## start Entries supplied

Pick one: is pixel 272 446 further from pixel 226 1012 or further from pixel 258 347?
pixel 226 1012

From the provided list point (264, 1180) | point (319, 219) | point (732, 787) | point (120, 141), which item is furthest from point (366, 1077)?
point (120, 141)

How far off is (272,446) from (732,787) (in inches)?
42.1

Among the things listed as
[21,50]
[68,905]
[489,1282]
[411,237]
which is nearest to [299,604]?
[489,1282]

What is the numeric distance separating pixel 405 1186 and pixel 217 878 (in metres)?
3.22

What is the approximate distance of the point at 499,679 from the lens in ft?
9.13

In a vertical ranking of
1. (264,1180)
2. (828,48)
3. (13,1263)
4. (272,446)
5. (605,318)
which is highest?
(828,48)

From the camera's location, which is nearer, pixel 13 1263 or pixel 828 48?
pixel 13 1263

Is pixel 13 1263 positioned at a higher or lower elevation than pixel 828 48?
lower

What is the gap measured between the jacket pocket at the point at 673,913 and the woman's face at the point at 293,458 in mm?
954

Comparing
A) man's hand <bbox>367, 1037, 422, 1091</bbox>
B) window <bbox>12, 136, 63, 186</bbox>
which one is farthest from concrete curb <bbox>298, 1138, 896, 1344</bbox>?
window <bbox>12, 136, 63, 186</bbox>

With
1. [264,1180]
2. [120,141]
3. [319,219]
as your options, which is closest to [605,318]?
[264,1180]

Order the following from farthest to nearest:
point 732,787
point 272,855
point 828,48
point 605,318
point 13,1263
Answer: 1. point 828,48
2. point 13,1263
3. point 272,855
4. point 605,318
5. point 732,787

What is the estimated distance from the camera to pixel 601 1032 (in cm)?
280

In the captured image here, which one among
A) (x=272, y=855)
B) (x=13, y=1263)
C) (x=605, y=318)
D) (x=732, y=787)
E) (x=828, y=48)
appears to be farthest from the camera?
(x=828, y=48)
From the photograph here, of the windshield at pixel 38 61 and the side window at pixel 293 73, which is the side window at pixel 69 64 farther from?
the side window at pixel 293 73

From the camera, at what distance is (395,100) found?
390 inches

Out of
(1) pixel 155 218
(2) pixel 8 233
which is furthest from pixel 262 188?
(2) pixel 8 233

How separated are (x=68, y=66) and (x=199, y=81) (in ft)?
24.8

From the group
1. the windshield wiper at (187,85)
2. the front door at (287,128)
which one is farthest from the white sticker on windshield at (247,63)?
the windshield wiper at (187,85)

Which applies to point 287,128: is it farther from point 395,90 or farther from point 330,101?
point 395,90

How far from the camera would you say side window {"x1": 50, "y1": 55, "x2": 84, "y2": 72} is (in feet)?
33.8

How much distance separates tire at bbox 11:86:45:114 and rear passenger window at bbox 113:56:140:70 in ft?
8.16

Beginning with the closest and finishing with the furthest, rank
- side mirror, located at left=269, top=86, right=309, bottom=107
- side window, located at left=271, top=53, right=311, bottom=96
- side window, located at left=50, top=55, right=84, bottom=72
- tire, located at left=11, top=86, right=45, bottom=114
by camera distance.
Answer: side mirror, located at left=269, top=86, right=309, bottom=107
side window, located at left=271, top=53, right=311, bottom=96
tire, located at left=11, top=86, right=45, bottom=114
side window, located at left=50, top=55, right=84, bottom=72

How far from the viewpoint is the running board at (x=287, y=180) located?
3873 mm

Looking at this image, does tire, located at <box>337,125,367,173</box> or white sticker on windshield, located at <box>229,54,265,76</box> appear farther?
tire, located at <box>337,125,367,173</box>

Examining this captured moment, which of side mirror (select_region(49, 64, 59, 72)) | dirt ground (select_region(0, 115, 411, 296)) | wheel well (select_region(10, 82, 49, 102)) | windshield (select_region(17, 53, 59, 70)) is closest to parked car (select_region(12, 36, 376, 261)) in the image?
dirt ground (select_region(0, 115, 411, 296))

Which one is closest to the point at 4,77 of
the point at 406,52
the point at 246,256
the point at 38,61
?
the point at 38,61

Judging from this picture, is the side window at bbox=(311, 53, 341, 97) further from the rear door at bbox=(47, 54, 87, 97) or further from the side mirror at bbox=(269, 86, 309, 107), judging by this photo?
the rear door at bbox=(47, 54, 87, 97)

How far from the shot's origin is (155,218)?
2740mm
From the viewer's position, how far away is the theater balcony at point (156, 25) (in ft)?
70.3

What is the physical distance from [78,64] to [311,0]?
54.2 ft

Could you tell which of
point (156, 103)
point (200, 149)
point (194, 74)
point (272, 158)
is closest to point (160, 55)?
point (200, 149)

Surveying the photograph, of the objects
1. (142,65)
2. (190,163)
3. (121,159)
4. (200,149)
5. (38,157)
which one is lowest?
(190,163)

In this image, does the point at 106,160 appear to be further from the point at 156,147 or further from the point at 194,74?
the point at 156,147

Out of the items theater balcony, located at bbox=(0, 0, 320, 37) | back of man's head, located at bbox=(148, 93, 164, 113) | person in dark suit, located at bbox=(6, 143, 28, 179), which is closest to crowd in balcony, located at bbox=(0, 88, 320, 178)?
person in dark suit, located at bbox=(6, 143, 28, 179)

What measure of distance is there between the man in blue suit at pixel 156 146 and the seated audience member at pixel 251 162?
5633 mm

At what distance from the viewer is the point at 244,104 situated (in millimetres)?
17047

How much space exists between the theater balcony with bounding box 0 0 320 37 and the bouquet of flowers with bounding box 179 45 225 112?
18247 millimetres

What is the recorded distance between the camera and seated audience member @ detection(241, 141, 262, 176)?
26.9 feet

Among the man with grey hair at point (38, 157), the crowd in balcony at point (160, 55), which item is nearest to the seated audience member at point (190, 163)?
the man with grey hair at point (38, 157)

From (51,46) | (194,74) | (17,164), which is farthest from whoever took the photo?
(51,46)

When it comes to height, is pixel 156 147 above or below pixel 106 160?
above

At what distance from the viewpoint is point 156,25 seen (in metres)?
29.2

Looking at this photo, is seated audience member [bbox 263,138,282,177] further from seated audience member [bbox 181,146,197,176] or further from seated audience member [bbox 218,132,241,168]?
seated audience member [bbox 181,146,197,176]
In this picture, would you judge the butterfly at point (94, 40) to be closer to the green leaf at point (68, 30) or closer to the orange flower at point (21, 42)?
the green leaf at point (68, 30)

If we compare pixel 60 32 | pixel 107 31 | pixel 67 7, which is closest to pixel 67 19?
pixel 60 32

## end Entries supplied

From the records above, extract every line exactly as it stands.

Finished answer =>
Pick one: is pixel 272 446 further from pixel 226 1012 or further from pixel 258 347?
pixel 226 1012

From the provided list point (264, 1180) | point (319, 219) | point (732, 787) | point (120, 141), which item is furthest from point (366, 1077)?
point (120, 141)

How far off is (272,446) from (732,787) (in inches)?
42.1

Among the things listed as
[21,50]
[68,905]
[489,1282]
[411,237]
which is nearest to [299,604]?
[489,1282]

What is the numeric distance separating pixel 405 1186 and pixel 217 878 (in metres)?
3.22

What is the approximate distance of the point at 499,679 from the lens in ft?
9.13

In a vertical ranking of
1. (264,1180)
2. (828,48)
3. (13,1263)
4. (272,446)
5. (605,318)
which is highest?
(828,48)

From the camera's location, which is nearer, pixel 13 1263 or pixel 828 48?
pixel 13 1263

Is pixel 13 1263 positioned at a higher or lower elevation than pixel 828 48?
lower

What is the gap measured between the jacket pocket at the point at 673,913 and the woman's face at the point at 293,458 in mm?
954

Comparing
A) man's hand <bbox>367, 1037, 422, 1091</bbox>
B) window <bbox>12, 136, 63, 186</bbox>
which one is farthest from concrete curb <bbox>298, 1138, 896, 1344</bbox>?
window <bbox>12, 136, 63, 186</bbox>

With
1. [264,1180]
2. [120,141]
3. [319,219]
as your options, which is closest to [605,318]?
[264,1180]

Order the following from farthest to nearest:
point 732,787
point 272,855
point 828,48
point 605,318
point 13,1263
Answer: 1. point 828,48
2. point 13,1263
3. point 272,855
4. point 605,318
5. point 732,787

What is the estimated distance from the camera to pixel 601 1032 (in cm)?
280

In the captured image here, which one among
A) (x=272, y=855)
B) (x=13, y=1263)
C) (x=605, y=318)
D) (x=732, y=787)
E) (x=828, y=48)
appears to be farthest from the camera?
(x=828, y=48)
From the photograph here, of the windshield at pixel 38 61 and the side window at pixel 293 73, which is the side window at pixel 69 64 farther from?
the side window at pixel 293 73

From the camera, at what distance is (395,100) found?
390 inches

Out of
(1) pixel 155 218
(2) pixel 8 233
which is furthest from pixel 262 188?
(2) pixel 8 233

How separated are (x=68, y=66) and (x=199, y=81) (in ft)?
24.8

From the group
1. the windshield wiper at (187,85)
2. the front door at (287,128)
which one is farthest from the white sticker on windshield at (247,63)?
the windshield wiper at (187,85)

Which applies to point 287,128: is it farther from point 395,90 or farther from point 330,101?
point 395,90

How far from the camera would you say side window {"x1": 50, "y1": 55, "x2": 84, "y2": 72} is (in feet)?
33.8

How much distance separates tire at bbox 11:86:45:114 and rear passenger window at bbox 113:56:140:70 in ft?
8.16

Beginning with the closest and finishing with the furthest, rank
- side mirror, located at left=269, top=86, right=309, bottom=107
- side window, located at left=271, top=53, right=311, bottom=96
- side window, located at left=50, top=55, right=84, bottom=72
- tire, located at left=11, top=86, right=45, bottom=114
by camera distance.
Answer: side mirror, located at left=269, top=86, right=309, bottom=107
side window, located at left=271, top=53, right=311, bottom=96
tire, located at left=11, top=86, right=45, bottom=114
side window, located at left=50, top=55, right=84, bottom=72

How far from the viewpoint is the running board at (x=287, y=180) located?
3873 mm

Looking at this image, does tire, located at <box>337,125,367,173</box> or white sticker on windshield, located at <box>229,54,265,76</box> appear farther?
tire, located at <box>337,125,367,173</box>

Examining this captured moment, which of side mirror (select_region(49, 64, 59, 72)) | dirt ground (select_region(0, 115, 411, 296)) | wheel well (select_region(10, 82, 49, 102)) | windshield (select_region(17, 53, 59, 70)) is closest to parked car (select_region(12, 36, 376, 261)) in the image?
dirt ground (select_region(0, 115, 411, 296))

Which one is closest to the point at 4,77 of
the point at 406,52
the point at 246,256
the point at 38,61
?
the point at 38,61

Judging from this picture, is the side window at bbox=(311, 53, 341, 97) further from the rear door at bbox=(47, 54, 87, 97) or further from the side mirror at bbox=(269, 86, 309, 107), judging by this photo?
the rear door at bbox=(47, 54, 87, 97)

How far from the shot's origin is (155,218)?
2740mm
From the viewer's position, how far away is the theater balcony at point (156, 25) (in ft)?
70.3

What is the physical distance from [78,64] to [311,0]?
54.2 ft

Could you tell which of
point (156, 103)
point (200, 149)
point (194, 74)
point (272, 158)
is closest to point (160, 55)?
point (200, 149)

Surveying the photograph, of the objects
1. (142,65)
2. (190,163)
3. (121,159)
4. (200,149)
5. (38,157)
which one is lowest?
(190,163)

In this image, does the point at 106,160 appear to be further from the point at 156,147 or further from the point at 194,74?
the point at 156,147

Out of the items theater balcony, located at bbox=(0, 0, 320, 37) | back of man's head, located at bbox=(148, 93, 164, 113) | person in dark suit, located at bbox=(6, 143, 28, 179), which is closest to crowd in balcony, located at bbox=(0, 88, 320, 178)?
person in dark suit, located at bbox=(6, 143, 28, 179)

What measure of distance is there between the man in blue suit at pixel 156 146 and the seated audience member at pixel 251 162?
5633 mm

At what distance from the viewer is the point at 244,104 situated (in millimetres)?
17047

How much space exists between the theater balcony with bounding box 0 0 320 37 and the bouquet of flowers with bounding box 179 45 225 112?
18247 millimetres

What is the recorded distance between the camera and seated audience member @ detection(241, 141, 262, 176)?
26.9 feet

Among the man with grey hair at point (38, 157), the crowd in balcony at point (160, 55), which item is nearest to the seated audience member at point (190, 163)?
the man with grey hair at point (38, 157)

From (51,46) | (194,74) | (17,164), which is farthest from whoever took the photo?
(51,46)

When it comes to height, is pixel 156 147 above or below pixel 106 160?
above

At what distance from the viewpoint is point 156,25 seen (in metres)?
29.2

Looking at this photo, is seated audience member [bbox 263,138,282,177] further from seated audience member [bbox 181,146,197,176] or further from seated audience member [bbox 218,132,241,168]?
seated audience member [bbox 181,146,197,176]
In this picture, would you judge the butterfly at point (94, 40) to be closer to the green leaf at point (68, 30) or closer to the orange flower at point (21, 42)?
the green leaf at point (68, 30)

If we compare pixel 60 32 | pixel 107 31 | pixel 67 7, which is closest to pixel 67 19?
pixel 60 32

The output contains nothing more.